We've all heard of studies that concluded that vitamin D provided no benefits to patients during the study. Well, maybe this is the reason. It seems that researchers sometimes leave their brains at the entrance to the lab when they are designing research studies. They tend to do things in the easiest way that will yield them the results they want. But that doesn't necessarily lead to accurate and reliable results. The body was designed to produce vitamin D in the skin, whenever sun exposure is available, and this process works very well. It amounts to relatively small to moderate doses of vitamin D on a regular basis. So why would most research projects claiming to study vitamin D choose to use weekly or monthly doses? Probably because it's easier, even though it totally disregards normal dosing patterns.
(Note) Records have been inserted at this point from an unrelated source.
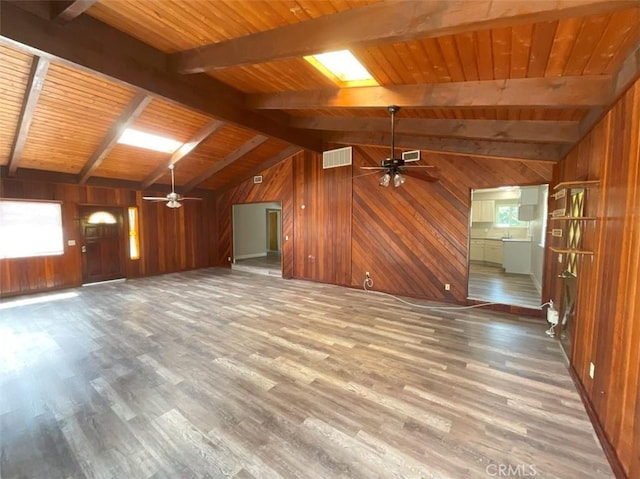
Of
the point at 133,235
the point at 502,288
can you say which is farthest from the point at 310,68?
the point at 133,235

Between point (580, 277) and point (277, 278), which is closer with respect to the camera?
point (580, 277)

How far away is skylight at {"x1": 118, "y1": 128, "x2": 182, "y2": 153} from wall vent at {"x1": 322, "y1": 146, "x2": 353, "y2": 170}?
3.29 meters

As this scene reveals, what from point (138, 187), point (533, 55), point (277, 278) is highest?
point (533, 55)

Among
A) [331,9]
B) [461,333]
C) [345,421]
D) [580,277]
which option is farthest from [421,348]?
[331,9]

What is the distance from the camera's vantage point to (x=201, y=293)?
5910 millimetres

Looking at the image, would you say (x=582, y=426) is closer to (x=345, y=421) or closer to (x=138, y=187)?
(x=345, y=421)

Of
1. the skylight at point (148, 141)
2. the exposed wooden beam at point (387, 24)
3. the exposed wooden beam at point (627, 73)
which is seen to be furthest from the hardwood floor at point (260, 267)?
the exposed wooden beam at point (627, 73)

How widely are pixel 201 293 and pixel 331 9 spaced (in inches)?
218

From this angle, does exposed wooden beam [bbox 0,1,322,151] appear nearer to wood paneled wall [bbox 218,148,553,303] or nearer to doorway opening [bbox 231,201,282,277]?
wood paneled wall [bbox 218,148,553,303]

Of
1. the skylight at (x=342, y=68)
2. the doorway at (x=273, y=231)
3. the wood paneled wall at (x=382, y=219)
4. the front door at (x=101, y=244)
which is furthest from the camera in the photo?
the doorway at (x=273, y=231)

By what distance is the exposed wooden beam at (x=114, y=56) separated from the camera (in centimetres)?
236

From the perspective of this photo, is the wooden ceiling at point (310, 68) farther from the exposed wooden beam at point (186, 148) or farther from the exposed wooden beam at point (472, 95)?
the exposed wooden beam at point (186, 148)

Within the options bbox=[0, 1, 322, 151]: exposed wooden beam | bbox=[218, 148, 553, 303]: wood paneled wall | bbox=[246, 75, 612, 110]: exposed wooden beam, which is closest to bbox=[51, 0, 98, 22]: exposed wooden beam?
bbox=[0, 1, 322, 151]: exposed wooden beam

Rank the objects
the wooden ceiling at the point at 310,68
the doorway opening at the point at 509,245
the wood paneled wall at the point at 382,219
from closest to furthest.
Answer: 1. the wooden ceiling at the point at 310,68
2. the wood paneled wall at the point at 382,219
3. the doorway opening at the point at 509,245
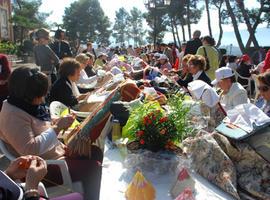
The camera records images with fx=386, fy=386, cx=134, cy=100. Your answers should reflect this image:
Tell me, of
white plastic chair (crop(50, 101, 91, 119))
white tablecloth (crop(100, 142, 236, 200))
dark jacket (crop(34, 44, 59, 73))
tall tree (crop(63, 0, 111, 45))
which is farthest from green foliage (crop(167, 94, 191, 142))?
tall tree (crop(63, 0, 111, 45))

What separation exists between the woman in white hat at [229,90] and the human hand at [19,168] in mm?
2569

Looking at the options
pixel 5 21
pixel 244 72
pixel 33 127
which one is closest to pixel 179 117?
pixel 33 127

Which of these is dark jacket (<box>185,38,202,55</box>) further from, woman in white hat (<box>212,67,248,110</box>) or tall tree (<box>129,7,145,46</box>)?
tall tree (<box>129,7,145,46</box>)

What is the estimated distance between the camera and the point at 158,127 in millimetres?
2119

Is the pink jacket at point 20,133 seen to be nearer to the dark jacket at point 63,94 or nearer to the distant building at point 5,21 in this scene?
the dark jacket at point 63,94

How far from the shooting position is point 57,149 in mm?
2838

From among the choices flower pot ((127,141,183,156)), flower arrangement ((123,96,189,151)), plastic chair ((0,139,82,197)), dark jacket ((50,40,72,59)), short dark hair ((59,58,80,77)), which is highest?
dark jacket ((50,40,72,59))

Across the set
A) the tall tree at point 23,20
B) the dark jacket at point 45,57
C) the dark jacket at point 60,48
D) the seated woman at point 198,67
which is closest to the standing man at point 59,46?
the dark jacket at point 60,48

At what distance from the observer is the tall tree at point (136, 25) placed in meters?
89.2

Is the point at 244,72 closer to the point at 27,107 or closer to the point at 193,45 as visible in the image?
the point at 193,45

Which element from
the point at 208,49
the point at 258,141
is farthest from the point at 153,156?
the point at 208,49

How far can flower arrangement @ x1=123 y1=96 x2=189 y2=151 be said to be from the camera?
6.91ft

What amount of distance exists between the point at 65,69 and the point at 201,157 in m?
2.94

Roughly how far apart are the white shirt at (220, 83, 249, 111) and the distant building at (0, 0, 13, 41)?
36310 millimetres
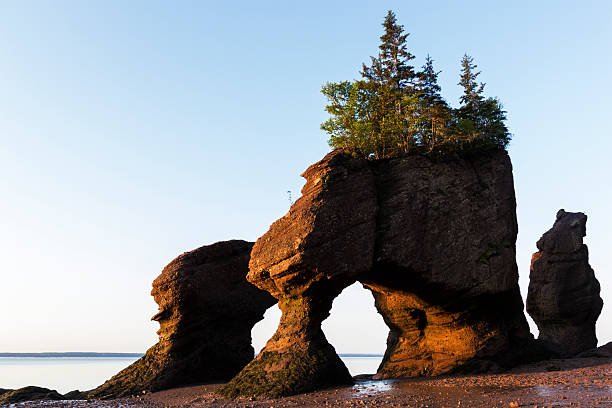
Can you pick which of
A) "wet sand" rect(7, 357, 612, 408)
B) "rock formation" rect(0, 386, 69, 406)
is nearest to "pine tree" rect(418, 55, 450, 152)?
"wet sand" rect(7, 357, 612, 408)

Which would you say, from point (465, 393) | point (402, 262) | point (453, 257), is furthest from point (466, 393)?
point (453, 257)

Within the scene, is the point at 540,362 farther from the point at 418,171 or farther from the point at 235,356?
the point at 235,356

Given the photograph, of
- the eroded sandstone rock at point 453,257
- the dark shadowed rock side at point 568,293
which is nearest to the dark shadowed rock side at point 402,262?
the eroded sandstone rock at point 453,257

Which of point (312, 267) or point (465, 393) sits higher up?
point (312, 267)

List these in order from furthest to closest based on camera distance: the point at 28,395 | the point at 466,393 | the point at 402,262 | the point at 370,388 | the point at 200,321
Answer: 1. the point at 200,321
2. the point at 28,395
3. the point at 402,262
4. the point at 370,388
5. the point at 466,393

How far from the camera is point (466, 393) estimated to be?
1856cm

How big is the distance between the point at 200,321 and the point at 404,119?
17084mm

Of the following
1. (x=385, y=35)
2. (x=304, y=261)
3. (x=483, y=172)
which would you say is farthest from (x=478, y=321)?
(x=385, y=35)

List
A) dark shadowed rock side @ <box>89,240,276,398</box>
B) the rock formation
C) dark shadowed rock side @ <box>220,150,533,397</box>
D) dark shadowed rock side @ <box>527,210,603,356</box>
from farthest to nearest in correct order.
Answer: dark shadowed rock side @ <box>527,210,603,356</box>
dark shadowed rock side @ <box>89,240,276,398</box>
the rock formation
dark shadowed rock side @ <box>220,150,533,397</box>

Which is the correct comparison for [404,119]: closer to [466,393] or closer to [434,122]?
[434,122]

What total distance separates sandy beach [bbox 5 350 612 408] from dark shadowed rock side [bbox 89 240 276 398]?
89.7 inches

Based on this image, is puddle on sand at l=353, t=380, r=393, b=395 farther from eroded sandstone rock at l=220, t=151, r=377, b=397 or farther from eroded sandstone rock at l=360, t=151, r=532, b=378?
eroded sandstone rock at l=360, t=151, r=532, b=378

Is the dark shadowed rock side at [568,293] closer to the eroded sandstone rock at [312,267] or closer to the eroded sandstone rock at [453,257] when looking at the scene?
the eroded sandstone rock at [453,257]

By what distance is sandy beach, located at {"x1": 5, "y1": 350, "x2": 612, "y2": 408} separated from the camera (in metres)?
16.1
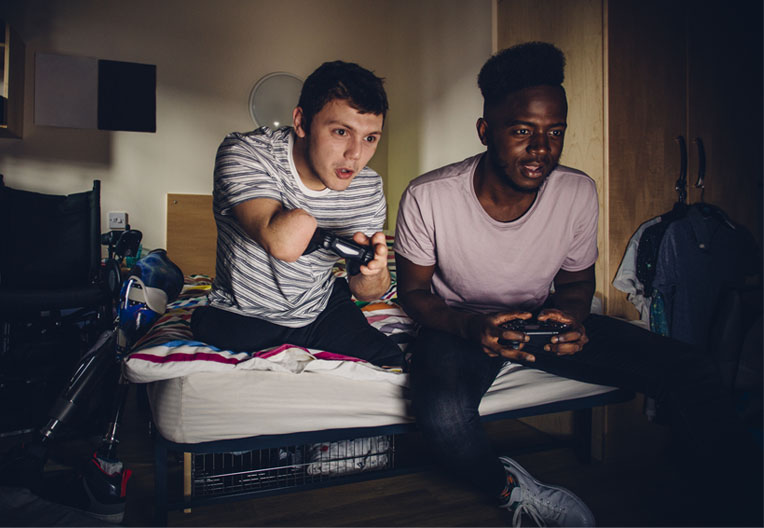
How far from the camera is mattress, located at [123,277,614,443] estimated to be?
47.2 inches

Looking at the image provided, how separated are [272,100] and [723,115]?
3.01 meters

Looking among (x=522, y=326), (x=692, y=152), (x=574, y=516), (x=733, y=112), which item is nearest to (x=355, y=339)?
(x=522, y=326)

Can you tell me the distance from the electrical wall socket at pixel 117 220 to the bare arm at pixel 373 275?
270 cm

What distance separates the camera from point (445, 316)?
1.37m

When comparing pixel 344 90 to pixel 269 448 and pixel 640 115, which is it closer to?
pixel 269 448

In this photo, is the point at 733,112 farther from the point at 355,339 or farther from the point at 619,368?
the point at 355,339

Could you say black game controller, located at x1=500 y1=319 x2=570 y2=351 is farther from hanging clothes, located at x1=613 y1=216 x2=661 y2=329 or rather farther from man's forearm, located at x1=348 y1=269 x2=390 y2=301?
hanging clothes, located at x1=613 y1=216 x2=661 y2=329

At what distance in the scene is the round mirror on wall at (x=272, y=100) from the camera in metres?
3.86

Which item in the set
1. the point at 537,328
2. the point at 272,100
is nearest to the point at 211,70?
the point at 272,100

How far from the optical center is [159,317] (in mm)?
1748

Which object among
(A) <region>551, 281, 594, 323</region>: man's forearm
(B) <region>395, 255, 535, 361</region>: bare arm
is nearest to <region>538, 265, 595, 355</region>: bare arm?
(A) <region>551, 281, 594, 323</region>: man's forearm

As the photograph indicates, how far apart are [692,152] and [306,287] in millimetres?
1508

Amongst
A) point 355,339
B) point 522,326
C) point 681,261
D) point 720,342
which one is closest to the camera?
point 522,326

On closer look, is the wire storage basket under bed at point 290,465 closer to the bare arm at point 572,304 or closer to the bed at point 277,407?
the bed at point 277,407
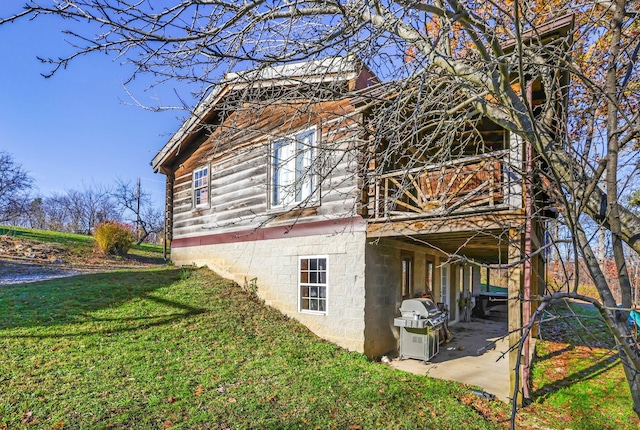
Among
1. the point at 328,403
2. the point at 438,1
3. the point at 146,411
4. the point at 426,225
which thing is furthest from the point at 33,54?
the point at 426,225

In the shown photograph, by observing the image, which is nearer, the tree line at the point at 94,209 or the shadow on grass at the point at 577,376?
the shadow on grass at the point at 577,376

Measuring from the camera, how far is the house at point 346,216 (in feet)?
18.7

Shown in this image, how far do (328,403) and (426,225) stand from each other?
3.46m

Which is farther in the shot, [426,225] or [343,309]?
[343,309]

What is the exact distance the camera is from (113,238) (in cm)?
1736

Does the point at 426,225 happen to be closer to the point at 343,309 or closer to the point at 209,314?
the point at 343,309

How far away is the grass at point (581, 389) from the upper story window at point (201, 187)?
32.2 ft

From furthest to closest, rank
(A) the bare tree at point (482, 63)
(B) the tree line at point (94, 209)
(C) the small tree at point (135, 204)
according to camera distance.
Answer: (B) the tree line at point (94, 209), (C) the small tree at point (135, 204), (A) the bare tree at point (482, 63)

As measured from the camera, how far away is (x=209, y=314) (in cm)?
812

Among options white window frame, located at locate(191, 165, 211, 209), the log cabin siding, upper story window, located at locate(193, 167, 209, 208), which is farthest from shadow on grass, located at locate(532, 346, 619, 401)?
upper story window, located at locate(193, 167, 209, 208)

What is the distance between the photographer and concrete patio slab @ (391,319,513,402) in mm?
6250

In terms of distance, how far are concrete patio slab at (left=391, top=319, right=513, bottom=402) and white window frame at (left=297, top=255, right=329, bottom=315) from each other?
1950mm

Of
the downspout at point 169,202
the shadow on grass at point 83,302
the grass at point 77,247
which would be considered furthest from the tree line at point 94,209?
the shadow on grass at point 83,302

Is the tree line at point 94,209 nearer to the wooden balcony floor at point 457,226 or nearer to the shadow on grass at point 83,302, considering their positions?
the shadow on grass at point 83,302
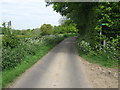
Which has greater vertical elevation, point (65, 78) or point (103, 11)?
point (103, 11)

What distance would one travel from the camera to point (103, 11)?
12.1 metres

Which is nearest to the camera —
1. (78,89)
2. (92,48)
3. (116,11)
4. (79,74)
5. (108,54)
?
(78,89)

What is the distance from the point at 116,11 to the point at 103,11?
43.8 inches

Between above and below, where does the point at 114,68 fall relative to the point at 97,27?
below

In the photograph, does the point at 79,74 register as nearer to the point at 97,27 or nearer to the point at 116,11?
the point at 97,27

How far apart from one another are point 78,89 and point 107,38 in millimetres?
7897

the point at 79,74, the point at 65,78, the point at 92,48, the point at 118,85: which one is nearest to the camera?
the point at 118,85

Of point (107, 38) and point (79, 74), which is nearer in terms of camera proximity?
point (79, 74)

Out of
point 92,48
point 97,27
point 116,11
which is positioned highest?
point 116,11

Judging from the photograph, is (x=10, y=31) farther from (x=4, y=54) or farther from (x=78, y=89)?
(x=78, y=89)

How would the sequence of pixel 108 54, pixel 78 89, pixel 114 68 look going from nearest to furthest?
pixel 78 89 → pixel 114 68 → pixel 108 54

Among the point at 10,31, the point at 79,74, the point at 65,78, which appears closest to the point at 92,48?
the point at 79,74

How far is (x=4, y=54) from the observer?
8.81 meters

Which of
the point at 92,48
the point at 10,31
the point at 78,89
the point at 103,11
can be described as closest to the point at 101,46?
the point at 92,48
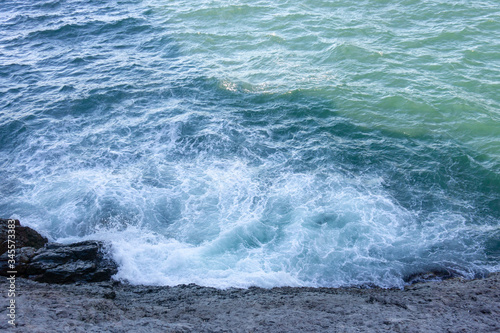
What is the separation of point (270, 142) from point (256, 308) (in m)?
10.1

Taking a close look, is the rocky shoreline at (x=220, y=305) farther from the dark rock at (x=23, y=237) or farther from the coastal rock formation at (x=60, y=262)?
the dark rock at (x=23, y=237)

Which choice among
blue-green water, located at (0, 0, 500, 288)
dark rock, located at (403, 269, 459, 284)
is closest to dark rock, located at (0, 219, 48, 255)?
blue-green water, located at (0, 0, 500, 288)

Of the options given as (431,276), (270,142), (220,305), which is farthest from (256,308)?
(270,142)

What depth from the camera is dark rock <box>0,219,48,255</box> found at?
1409 centimetres

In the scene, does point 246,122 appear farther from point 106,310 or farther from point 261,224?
point 106,310

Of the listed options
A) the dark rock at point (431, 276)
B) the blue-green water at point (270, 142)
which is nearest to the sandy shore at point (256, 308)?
the dark rock at point (431, 276)

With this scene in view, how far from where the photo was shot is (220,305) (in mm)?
11562

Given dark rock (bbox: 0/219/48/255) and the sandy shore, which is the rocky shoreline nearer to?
the sandy shore

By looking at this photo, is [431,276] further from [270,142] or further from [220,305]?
[270,142]

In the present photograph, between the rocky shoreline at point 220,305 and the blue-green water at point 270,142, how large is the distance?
3.63 feet

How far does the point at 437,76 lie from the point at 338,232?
41.9ft

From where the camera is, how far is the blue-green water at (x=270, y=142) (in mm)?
14516

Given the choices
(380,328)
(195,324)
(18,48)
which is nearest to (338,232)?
(380,328)

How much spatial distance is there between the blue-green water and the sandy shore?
3.61ft
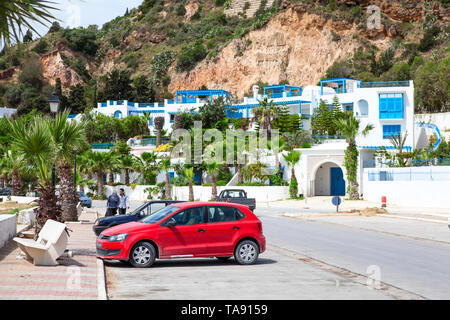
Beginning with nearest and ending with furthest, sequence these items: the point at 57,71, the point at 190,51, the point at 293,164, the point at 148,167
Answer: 1. the point at 293,164
2. the point at 148,167
3. the point at 190,51
4. the point at 57,71

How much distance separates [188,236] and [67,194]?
54.5 ft

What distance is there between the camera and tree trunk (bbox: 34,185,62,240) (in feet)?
53.1

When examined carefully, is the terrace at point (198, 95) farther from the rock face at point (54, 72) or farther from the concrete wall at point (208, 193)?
the rock face at point (54, 72)

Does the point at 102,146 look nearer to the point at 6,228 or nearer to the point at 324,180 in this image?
the point at 324,180

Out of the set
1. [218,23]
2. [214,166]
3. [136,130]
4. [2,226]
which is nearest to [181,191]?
[214,166]

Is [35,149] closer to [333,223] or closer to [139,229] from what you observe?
[139,229]

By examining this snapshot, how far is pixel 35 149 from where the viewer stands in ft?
51.4

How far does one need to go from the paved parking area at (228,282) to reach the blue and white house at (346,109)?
39.9 m

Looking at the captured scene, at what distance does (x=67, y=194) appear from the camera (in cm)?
2881

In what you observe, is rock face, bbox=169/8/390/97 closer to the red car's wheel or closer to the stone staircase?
the stone staircase

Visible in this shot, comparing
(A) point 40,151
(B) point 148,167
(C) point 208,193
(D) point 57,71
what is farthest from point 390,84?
(D) point 57,71

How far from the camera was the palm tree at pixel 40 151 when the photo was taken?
613 inches

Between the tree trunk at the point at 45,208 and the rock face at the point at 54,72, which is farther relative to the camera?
the rock face at the point at 54,72

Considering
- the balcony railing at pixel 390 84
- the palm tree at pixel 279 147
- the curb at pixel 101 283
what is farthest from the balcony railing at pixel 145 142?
the curb at pixel 101 283
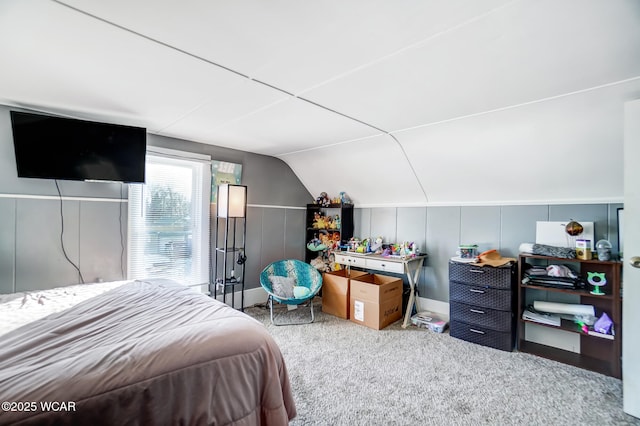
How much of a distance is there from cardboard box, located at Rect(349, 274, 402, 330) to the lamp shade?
1.65 m

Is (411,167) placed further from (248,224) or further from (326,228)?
(248,224)

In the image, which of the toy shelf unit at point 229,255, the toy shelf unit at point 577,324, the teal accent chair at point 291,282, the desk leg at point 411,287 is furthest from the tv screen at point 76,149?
the toy shelf unit at point 577,324

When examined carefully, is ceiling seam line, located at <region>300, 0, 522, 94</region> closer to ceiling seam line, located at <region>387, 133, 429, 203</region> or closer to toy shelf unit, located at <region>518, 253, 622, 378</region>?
ceiling seam line, located at <region>387, 133, 429, 203</region>

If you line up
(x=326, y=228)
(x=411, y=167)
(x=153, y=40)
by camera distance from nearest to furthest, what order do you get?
(x=153, y=40) → (x=411, y=167) → (x=326, y=228)

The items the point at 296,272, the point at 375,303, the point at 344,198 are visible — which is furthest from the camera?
the point at 344,198

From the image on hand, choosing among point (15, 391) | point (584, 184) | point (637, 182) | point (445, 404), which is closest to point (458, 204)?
point (584, 184)

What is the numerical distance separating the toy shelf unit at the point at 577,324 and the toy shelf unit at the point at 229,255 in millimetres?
3126

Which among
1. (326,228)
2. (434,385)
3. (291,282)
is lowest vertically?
(434,385)

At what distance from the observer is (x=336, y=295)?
3729mm

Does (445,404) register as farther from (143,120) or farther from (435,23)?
(143,120)

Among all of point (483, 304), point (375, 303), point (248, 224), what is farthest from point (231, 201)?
point (483, 304)

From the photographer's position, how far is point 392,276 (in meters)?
Answer: 4.04

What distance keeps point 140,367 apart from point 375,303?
253 cm

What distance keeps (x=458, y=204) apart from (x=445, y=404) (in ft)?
7.33
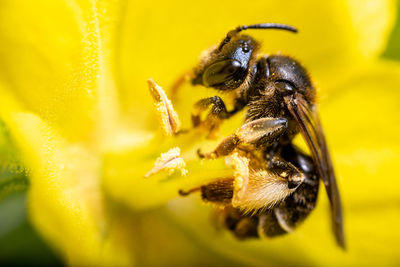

A recent study seems to reveal why those "bolus dosing" studies are invalid.
The reason may be that the current vitamin D canon (accepted belief) is incorrect. Current canon is the autocrine theory, which states that all of the relevant parent compound (vitamin D) is transported to the liver where it is metabolized to 25(OH)D, and this 25(OH)D is then transported by vitamin D binding protein (VDBP) to the 33 tissues that utilize vitamin D. The cells in these tissues then absorb 25(OH)D through the cell walls where it is again metabolized to form the steroid hormone calcitriol, which regulates genes.
However, this may be not be accurate, as 25(OH)D is strongly bound to vitamin D binding protein (VDBP), and not much of it is free to passively diffuse across cell walls. The 25(OH)D/VDBP complex can be transported across cell membranes by specialized transporter proteins, but to date, these transporter proteins have not been found in very many tissues.
Hollis and Wagner theory states that it’s the parent compound (vitamin D) that diffuses across cell walls. Very little vitamin D is bound to VDBP, so it is free to cross the cell membranes in large amounts by passive diffusion where it is metabolized into calcitriol. This would explain why the parent compound, vitamin D, disappears from the blood so quickly (12-24 hours); it is absorbed into cells.
Why is daily dosing of vitamin D important?If Hollis and Wagner are correct, it explains why so many bolus dosing studies using weekly, monthly or longer doses are negative. When using those doses, even large amounts of vitamin D would be cleared from the systemic circulation in several days and thus not be available to diffuse into cells and work vitamin D’s magic.
Proof once again that many medical researchers either don't know what they're doing, or they are out to intentionally distort the results of their studies.